Nigerian billionaire Tony Elumelu, an outspoken advocate of “Africapitalism,” last week launched a $100m pan-African initiative to train, fund, mentor and empower the next generation of African entrepreneurs. Elumelu said entrepreneurship was “the cornerstone to African development” – a resounding endorsement of the homegrown private sector, and an implicit rebuke of traditional aid structures that have struggled to cope with crises in Africa and elsewhere in 2014.
The entrepreneurship program will help to grow 10,000 startups and young businesses from across Africa over the next 10 years, targeting the creation of one million jobs and $10 billion in annual revenues. Elumelu argues that a vibrant, African-led private sector is the key to unlocking Africa's economic and social potential. His program aims to create an environment where entrepreneurs can get the support they need in the critical early days.
“This program brings together my own entrepreneurial experience and my fundamental belief that entrepreneurs – women and men across Africa – will lead Africa's development and transform our future,” Elumelu said.
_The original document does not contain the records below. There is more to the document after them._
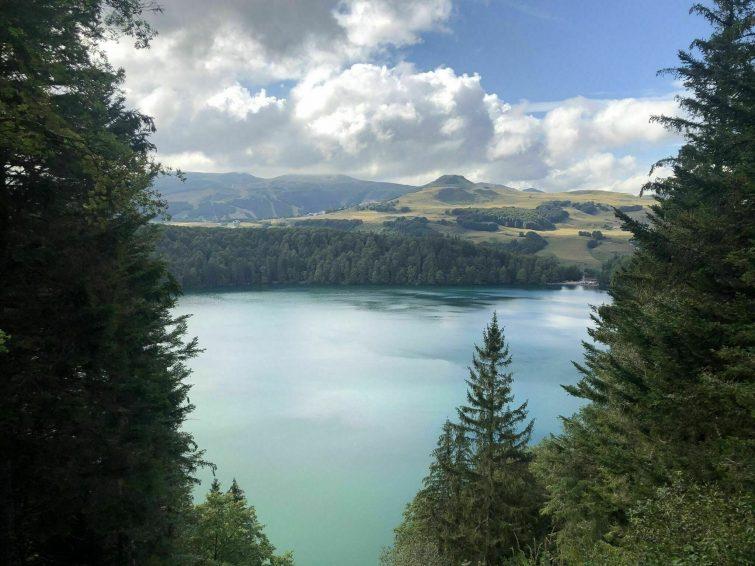 Le Puy de Montchal et le lac Pavin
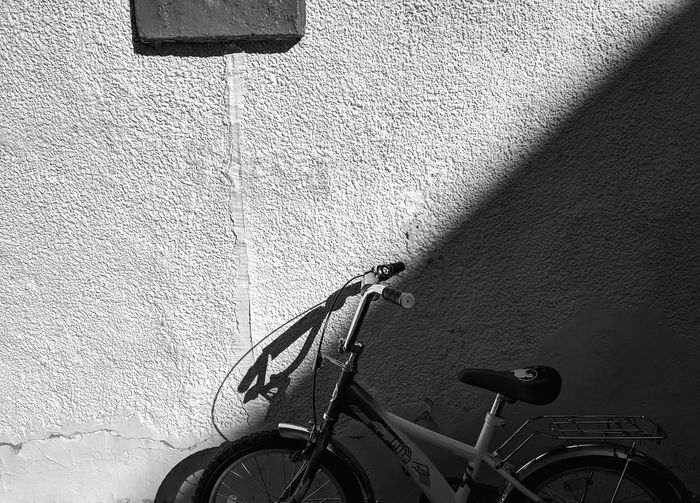 Ordinary Objects Shadow Lines White And Black Wall Background Shadow On Wall Mobile Photography Shadow On The Wall Bicycle In Shadow Composition Shapes Shapes And Forms Light And Shadow Shadow Monochrome Perspective Textured  Wall Textures Day Shadows Black And White Streetphoto_bw Bicycle Land Vehicle Shadow Close-up Focus On Shadow Long Shadow - Shadow Detail Pedal Full Frame Handlebar LINE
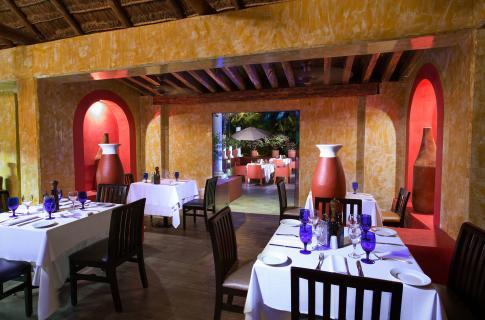 Restaurante en el hotel Grand Oasis Cancún
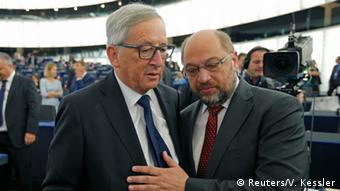 EU Juncker mit Martin Schulz vor seiner Rede im Europaparlament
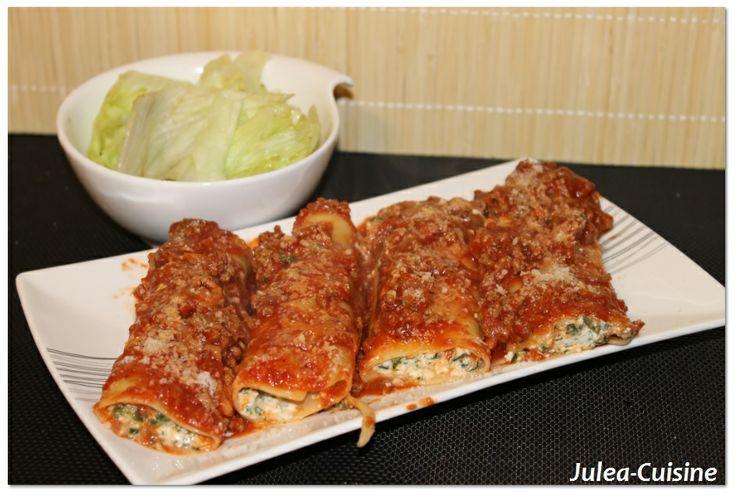 Cannelloni blettes et ricotta http://juleacuisine.blogspot.fr/2014/02/cannelloni-ricotta-et-blettes.html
The fund was announced at the end of a particularly bleak year for Africa's international image. After the optimism of “Africa rising”, which posited that consumer-driven growth bolstered by an expanding middle class would herald a new era, news was dominated by war and the spread of Ebola. In the top headline-grabbers – Liberia, Guinea, Sierra Leone, Central African Republic and South Sudan – thousands of lives were lost and years of development undone.
On 19 November, as the World Health Organization told reporters in Geneva that the Ebola death toll had risen to 5,420, young entrepreneurs from across the continent met foreign leaders and business people from Africa, the US and beyond at the Global Entrepreneurship Summit in Morocco. The theme of the summit was harnessing the power of technology for innovation and entrepreneurship.
In a keynote speech, the US vice-president, Joe Biden, asked what could be done to help “brilliant young minds” and enable entrepreneurship to take deeper root. “America's experience, like many others, teaches us that fostering entrepreneurship is not just about crafting the right economic policy, or developing the best educated curricula. It's about creating an entire climate in which innovation and ideas flourish,” he said.